My impression of Japanese insects was that they are often larger and more colorful than many of their North American “relatives”. Often I see them referred to as being “more scary”. I find many of these insects fascinating.
This impatiens hawk moth caterpillar (Theretra oldenlandiae) was on a retaining wall at an udon (noodle) restaurant in Sakaide, Kagawa, Japan. In Japan it is known as “sesujisuzume” or “striped black sparrow”. The impatiens hawk moth is found in the Orient (China, Japan and Korea) as well as the Indo-Australian region. Other common names for this caterpillar are taro hookworm and white-banded hunter hawkmoth. There are three subspecies of T oldenlandiae.

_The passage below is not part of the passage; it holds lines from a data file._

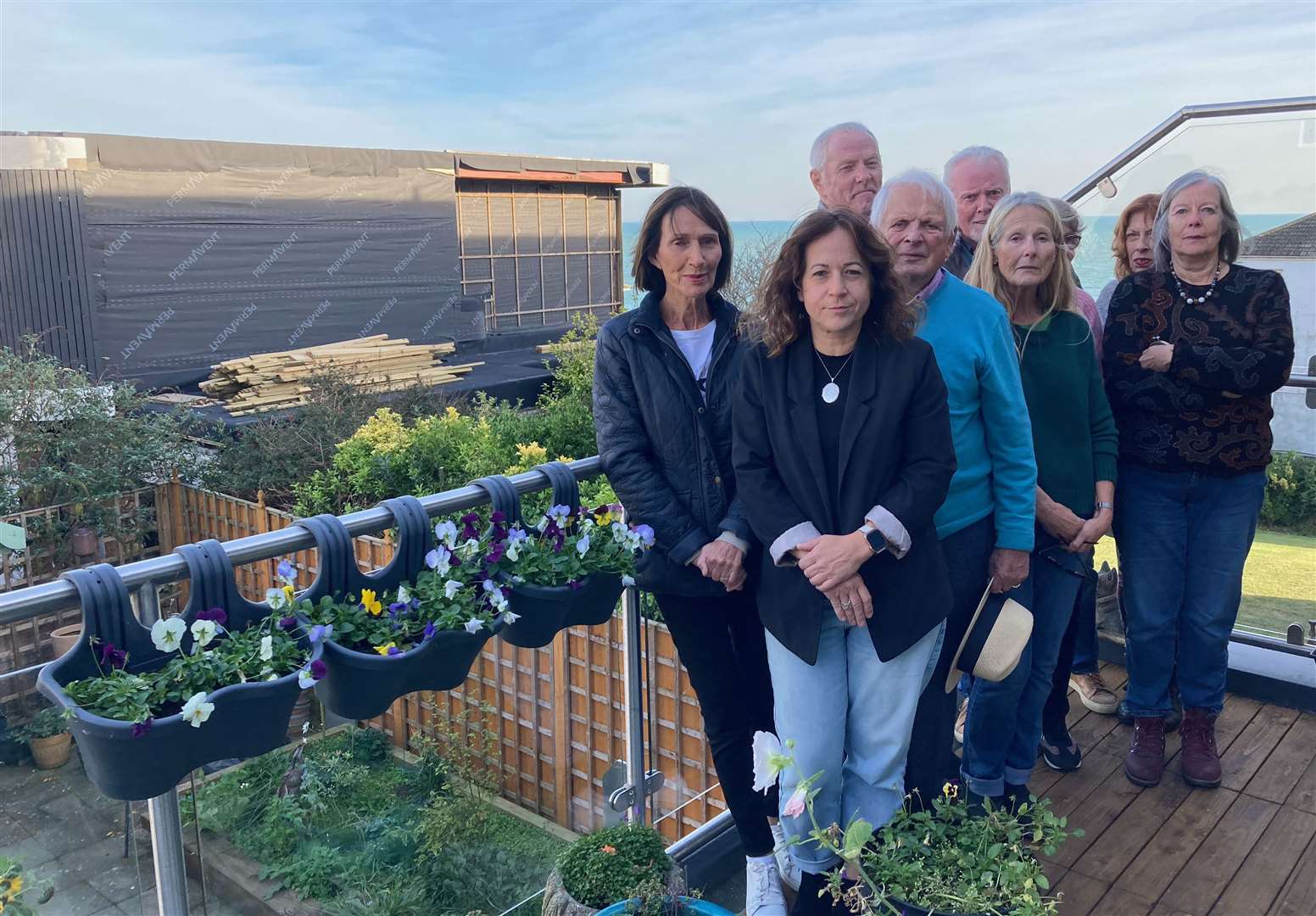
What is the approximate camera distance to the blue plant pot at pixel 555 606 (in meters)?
1.82

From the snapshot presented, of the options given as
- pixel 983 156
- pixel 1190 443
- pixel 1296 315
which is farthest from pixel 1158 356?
pixel 1296 315

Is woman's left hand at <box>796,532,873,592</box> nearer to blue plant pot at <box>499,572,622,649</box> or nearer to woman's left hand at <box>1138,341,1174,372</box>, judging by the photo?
blue plant pot at <box>499,572,622,649</box>

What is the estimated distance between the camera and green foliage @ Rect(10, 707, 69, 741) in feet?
4.20

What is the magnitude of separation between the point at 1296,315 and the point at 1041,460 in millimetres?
2037

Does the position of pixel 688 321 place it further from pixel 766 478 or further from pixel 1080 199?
pixel 1080 199

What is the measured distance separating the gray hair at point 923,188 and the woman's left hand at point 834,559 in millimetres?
750

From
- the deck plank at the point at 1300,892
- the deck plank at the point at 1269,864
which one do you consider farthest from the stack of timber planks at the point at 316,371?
the deck plank at the point at 1300,892

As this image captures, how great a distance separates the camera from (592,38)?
210 feet

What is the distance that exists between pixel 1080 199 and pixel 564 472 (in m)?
2.99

Host plants for the impatiens hawk moth larva (caterpillar) are impatiens, fuschias, balsams, lilies and grapes, among other plants. The host plants are often entirely stripped of leaves by this voracious caterpillar.
The impatiens hawk moth caterpillar is purplish brown with black-ringed ocelli, a small black spine (or horn) tipped in white on the posterior end and bands of yellow/whitish specks. The forward ocelli are centered with blue or black while the rear ones are centered in crimson or purple. There are six larval instars or stages. The mature larva pupates in a loose cocoon of fallen leaves wrapped in silk.
Impatiens hawk moth caterpillars do not bite or sting, however, they will regurgitate a green liquid consisting of previous meals if annoyed.
I did not photograph any mature impatiens hawk moths. Therefore I am breaking one of my “post rules” that states I must take all pictures posted on my blog to show the moth into which this colorful caterpillar metamorphoses. This mature impatiens hawk moth photograph was found in the commons.